Exercise directions – Copy out the entries below precisely; nothing is to be omitted.

§ §

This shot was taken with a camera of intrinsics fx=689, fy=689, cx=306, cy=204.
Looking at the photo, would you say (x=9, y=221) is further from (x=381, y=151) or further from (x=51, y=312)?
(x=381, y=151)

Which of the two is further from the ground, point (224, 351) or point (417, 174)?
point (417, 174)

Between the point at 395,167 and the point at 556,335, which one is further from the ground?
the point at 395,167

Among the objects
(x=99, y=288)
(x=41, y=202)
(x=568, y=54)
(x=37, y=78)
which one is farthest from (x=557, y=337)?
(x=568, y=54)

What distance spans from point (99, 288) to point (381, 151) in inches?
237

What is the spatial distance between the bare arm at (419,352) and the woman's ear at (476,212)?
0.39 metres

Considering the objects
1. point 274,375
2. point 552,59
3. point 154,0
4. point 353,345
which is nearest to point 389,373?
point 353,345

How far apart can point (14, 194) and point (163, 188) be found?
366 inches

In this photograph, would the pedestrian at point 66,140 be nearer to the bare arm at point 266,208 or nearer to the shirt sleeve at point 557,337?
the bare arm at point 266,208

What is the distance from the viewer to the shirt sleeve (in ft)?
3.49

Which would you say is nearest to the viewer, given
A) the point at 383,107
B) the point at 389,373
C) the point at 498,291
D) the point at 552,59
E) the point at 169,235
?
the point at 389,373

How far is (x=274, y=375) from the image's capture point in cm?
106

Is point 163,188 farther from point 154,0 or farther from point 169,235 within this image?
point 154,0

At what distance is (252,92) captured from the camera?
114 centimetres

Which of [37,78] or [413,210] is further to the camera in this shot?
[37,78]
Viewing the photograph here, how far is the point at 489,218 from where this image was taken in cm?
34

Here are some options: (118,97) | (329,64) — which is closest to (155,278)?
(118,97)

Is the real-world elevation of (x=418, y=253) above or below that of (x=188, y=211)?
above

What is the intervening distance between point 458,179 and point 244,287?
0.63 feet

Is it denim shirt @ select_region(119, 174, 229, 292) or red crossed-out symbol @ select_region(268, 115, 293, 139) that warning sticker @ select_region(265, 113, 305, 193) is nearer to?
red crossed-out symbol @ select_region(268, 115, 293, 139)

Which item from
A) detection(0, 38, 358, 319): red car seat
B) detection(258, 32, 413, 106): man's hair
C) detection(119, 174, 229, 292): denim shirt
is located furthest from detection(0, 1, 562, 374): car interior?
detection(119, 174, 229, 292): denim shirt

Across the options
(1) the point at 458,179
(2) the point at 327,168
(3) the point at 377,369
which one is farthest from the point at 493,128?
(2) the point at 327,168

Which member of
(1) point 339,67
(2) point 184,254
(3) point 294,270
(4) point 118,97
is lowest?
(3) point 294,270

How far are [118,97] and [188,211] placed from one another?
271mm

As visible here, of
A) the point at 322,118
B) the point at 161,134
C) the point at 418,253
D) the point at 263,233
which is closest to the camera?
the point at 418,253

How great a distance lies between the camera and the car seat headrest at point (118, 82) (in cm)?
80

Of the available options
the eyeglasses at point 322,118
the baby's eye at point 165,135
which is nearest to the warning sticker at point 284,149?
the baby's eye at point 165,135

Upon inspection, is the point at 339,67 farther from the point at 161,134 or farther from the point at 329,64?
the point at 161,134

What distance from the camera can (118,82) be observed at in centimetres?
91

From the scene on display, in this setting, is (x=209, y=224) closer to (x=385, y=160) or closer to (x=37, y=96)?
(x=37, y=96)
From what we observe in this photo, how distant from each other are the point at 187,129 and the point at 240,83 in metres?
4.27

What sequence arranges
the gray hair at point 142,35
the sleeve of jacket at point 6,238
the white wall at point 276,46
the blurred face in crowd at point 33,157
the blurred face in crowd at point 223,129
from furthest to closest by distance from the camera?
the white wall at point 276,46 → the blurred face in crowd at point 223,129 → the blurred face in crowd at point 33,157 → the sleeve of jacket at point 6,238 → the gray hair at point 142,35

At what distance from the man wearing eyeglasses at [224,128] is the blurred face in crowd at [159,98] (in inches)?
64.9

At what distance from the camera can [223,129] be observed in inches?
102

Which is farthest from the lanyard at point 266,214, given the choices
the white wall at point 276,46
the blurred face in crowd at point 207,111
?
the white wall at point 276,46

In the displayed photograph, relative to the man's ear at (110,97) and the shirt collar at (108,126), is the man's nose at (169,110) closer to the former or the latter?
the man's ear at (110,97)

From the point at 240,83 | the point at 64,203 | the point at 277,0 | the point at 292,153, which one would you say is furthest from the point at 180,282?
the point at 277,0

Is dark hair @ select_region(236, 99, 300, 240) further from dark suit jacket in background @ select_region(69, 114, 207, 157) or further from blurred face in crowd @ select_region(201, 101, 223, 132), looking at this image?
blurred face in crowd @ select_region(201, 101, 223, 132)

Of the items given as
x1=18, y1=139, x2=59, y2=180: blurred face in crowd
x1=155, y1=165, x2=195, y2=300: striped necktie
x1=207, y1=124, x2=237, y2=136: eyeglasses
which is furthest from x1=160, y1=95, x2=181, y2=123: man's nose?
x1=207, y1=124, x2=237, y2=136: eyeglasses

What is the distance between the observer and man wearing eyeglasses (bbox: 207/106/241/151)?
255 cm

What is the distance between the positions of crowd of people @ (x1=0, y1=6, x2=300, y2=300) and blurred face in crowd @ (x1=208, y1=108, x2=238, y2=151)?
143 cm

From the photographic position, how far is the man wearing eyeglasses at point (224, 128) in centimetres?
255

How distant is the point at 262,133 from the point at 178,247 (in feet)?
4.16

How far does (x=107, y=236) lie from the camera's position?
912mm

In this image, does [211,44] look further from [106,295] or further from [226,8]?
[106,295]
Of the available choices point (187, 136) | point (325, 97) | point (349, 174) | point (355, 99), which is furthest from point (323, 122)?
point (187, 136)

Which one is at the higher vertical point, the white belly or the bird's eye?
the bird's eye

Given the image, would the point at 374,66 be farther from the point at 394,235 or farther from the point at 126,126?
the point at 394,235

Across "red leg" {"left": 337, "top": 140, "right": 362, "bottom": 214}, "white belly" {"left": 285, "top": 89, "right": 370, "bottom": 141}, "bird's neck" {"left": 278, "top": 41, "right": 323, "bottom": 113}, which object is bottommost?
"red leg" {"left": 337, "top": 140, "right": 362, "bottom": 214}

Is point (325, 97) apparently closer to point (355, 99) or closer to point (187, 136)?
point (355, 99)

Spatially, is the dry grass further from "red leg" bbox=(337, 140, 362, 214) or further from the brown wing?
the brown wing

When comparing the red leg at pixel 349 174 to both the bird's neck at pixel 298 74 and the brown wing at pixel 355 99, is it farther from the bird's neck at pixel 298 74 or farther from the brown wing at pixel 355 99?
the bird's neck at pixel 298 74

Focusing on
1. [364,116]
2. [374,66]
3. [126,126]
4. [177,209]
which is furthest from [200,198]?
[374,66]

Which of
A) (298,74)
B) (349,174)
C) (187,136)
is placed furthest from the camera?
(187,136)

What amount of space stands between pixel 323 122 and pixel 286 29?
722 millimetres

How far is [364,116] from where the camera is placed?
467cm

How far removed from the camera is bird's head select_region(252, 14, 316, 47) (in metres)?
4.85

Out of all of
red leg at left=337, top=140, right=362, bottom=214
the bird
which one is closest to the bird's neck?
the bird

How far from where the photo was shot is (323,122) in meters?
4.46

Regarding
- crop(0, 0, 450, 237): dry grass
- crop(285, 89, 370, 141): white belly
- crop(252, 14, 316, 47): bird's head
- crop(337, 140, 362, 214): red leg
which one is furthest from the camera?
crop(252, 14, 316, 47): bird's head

§ §

Answer to the task –
This shot was taken with a camera of intrinsics fx=689, fy=689, cx=306, cy=204.
Looking at the photo, would you say (x=9, y=221) is further from (x=381, y=151) or further from (x=51, y=312)?
(x=381, y=151)

Which of the two is further from the ground, point (224, 351) or point (417, 174)?
point (417, 174)

Between the point at 395,167 and the point at 556,335, which one is further from the ground?
the point at 395,167

Among the objects
(x=99, y=288)
(x=41, y=202)
(x=568, y=54)
(x=37, y=78)
which one is farthest from (x=557, y=337)?
(x=568, y=54)

What distance spans from point (99, 288) to point (381, 151) in inches?
237

What is the spatial distance between the bare arm at (419,352) and the woman's ear at (476,212)?
0.39 metres

Considering the objects
1. point 274,375
2. point 552,59
3. point 154,0
4. point 353,345
which is nearest to point 389,373?
point 353,345

How far apart can point (14, 194) and point (163, 188) be found?
366 inches

In this photograph, would the pedestrian at point 66,140 be nearer to the bare arm at point 266,208 or nearer to the shirt sleeve at point 557,337?
the bare arm at point 266,208

What is the distance from the viewer to the shirt sleeve (in ft)?
3.49

Which would you say is nearest to the viewer, given
A) the point at 383,107
B) the point at 389,373
C) the point at 498,291
D) the point at 552,59
E) the point at 169,235
?
the point at 389,373

How far is (x=274, y=375) from the image's capture point in cm?
106

Is point 163,188 farther from point 154,0 or farther from point 169,235 within this image?
point 154,0

At what distance is (252,92) captured from the camera?
114 centimetres

Which of [37,78] or [413,210] is further to the camera in this shot?
[37,78]
Viewing the photograph here, how far is the point at 489,218 from where this image was taken in cm?
34

Here are some options: (118,97) | (329,64) — which is closest to (155,278)?
(118,97)

Is the real-world elevation of (x=418, y=253) above or below that of (x=188, y=211)?
above

What is the intervening distance between point 458,179 and point 244,287?
0.63 feet

Is it denim shirt @ select_region(119, 174, 229, 292) or red crossed-out symbol @ select_region(268, 115, 293, 139) that warning sticker @ select_region(265, 113, 305, 193) is nearer to?
red crossed-out symbol @ select_region(268, 115, 293, 139)

Which item from
A) detection(0, 38, 358, 319): red car seat
B) detection(258, 32, 413, 106): man's hair
C) detection(119, 174, 229, 292): denim shirt
is located furthest from detection(0, 1, 562, 374): car interior?
detection(119, 174, 229, 292): denim shirt

Across the options
(1) the point at 458,179
(2) the point at 327,168
(3) the point at 377,369
which one is farthest from the point at 493,128?
(2) the point at 327,168

Which member of
(1) point 339,67
(2) point 184,254
(3) point 294,270
(4) point 118,97
is lowest?
(3) point 294,270

How far are [118,97] and [188,211] placed from one another?
271mm

As visible here, of
A) the point at 322,118
B) the point at 161,134
C) the point at 418,253
D) the point at 263,233
which is closest to the camera?
the point at 418,253

How great a distance lies between the camera and the car seat headrest at point (118, 82) (in cm)?
80

Of the available options
the eyeglasses at point 322,118
the baby's eye at point 165,135
which is nearest to the warning sticker at point 284,149?
the baby's eye at point 165,135

Upon inspection, is the point at 339,67 farther from the point at 161,134 or farther from the point at 329,64?
the point at 161,134

What distance from the camera can (118,82) be observed at in centimetres?
91

From the scene on display, in this setting, is (x=209, y=224) closer to (x=385, y=160) or closer to (x=37, y=96)?
(x=37, y=96)
From what we observe in this photo, how distant from each other are the point at 187,129 and the point at 240,83 in metres?
4.27

What sequence arranges
the gray hair at point 142,35
the sleeve of jacket at point 6,238
the white wall at point 276,46
the blurred face in crowd at point 33,157
the blurred face in crowd at point 223,129
from furthest to closest by distance from the camera?
the white wall at point 276,46 → the blurred face in crowd at point 223,129 → the blurred face in crowd at point 33,157 → the sleeve of jacket at point 6,238 → the gray hair at point 142,35

At what distance from the man wearing eyeglasses at [224,128] is the blurred face in crowd at [159,98] (in inches)?
64.9

At what distance from the camera can [223,129] be observed in inches?
102

Which is farthest from the lanyard at point 266,214, given the choices
the white wall at point 276,46
the blurred face in crowd at point 207,111
?
the white wall at point 276,46

In the displayed photograph, relative to the man's ear at (110,97) and the shirt collar at (108,126), is the man's nose at (169,110) closer to the former or the latter?
the man's ear at (110,97)

From the point at 240,83 | the point at 64,203 | the point at 277,0 | the point at 292,153, which one would you say is furthest from the point at 180,282?
the point at 277,0

Is dark hair @ select_region(236, 99, 300, 240) further from dark suit jacket in background @ select_region(69, 114, 207, 157) or further from blurred face in crowd @ select_region(201, 101, 223, 132), looking at this image?
blurred face in crowd @ select_region(201, 101, 223, 132)

Of the items given as
x1=18, y1=139, x2=59, y2=180: blurred face in crowd
x1=155, y1=165, x2=195, y2=300: striped necktie
x1=207, y1=124, x2=237, y2=136: eyeglasses
which is furthest from x1=160, y1=95, x2=181, y2=123: man's nose?
x1=207, y1=124, x2=237, y2=136: eyeglasses

What is the distance between the observer and man wearing eyeglasses (bbox: 207/106/241/151)?
255 cm

What is the distance between the positions of crowd of people @ (x1=0, y1=6, x2=300, y2=300) and blurred face in crowd @ (x1=208, y1=108, x2=238, y2=151)?
143 cm

From the photographic position, how far is the man wearing eyeglasses at point (224, 128) in centimetres?
255

How distant is the point at 262,133 from the point at 178,247 (in feet)?
4.16

How far does (x=107, y=236) lie from the camera's position?
912mm

In this image, does [211,44] look further from [106,295] or further from [226,8]?
[106,295]
Of the available choices point (187, 136) | point (325, 97) | point (349, 174) | point (355, 99), which is furthest from point (323, 122)?
point (187, 136)

Which one is at the higher vertical point, the white belly or the bird's eye?
the bird's eye

Given the image, would the point at 374,66 be farther from the point at 394,235 or farther from the point at 126,126?
the point at 394,235

Across "red leg" {"left": 337, "top": 140, "right": 362, "bottom": 214}, "white belly" {"left": 285, "top": 89, "right": 370, "bottom": 141}, "bird's neck" {"left": 278, "top": 41, "right": 323, "bottom": 113}, which object is bottommost?
"red leg" {"left": 337, "top": 140, "right": 362, "bottom": 214}

Is point (325, 97) apparently closer to point (355, 99) or closer to point (187, 136)?
point (355, 99)

Spatially, is the dry grass further from "red leg" bbox=(337, 140, 362, 214) or further from the brown wing?
the brown wing

When comparing the red leg at pixel 349 174 to both the bird's neck at pixel 298 74 and the brown wing at pixel 355 99, is it farther from the bird's neck at pixel 298 74 or farther from the brown wing at pixel 355 99?
the bird's neck at pixel 298 74

Focusing on
1. [364,116]
2. [374,66]
3. [126,126]
4. [177,209]
which is furthest from [200,198]?
[374,66]

Which of
A) (298,74)
B) (349,174)
C) (187,136)
is placed furthest from the camera?
(187,136)

What amount of space stands between pixel 323 122 and pixel 286 29?
722 millimetres

How far is [364,116] from where the camera is placed?
467cm

How far removed from the camera is bird's head select_region(252, 14, 316, 47) (in metres)?
4.85

Out of all of
red leg at left=337, top=140, right=362, bottom=214
the bird
which one is closest to the bird's neck?
the bird

How far from where the photo was shot is (323,122) in meters?
4.46

Regarding
- crop(0, 0, 450, 237): dry grass
- crop(285, 89, 370, 141): white belly
- crop(252, 14, 316, 47): bird's head
- crop(337, 140, 362, 214): red leg
which one is furthest from the camera?
crop(252, 14, 316, 47): bird's head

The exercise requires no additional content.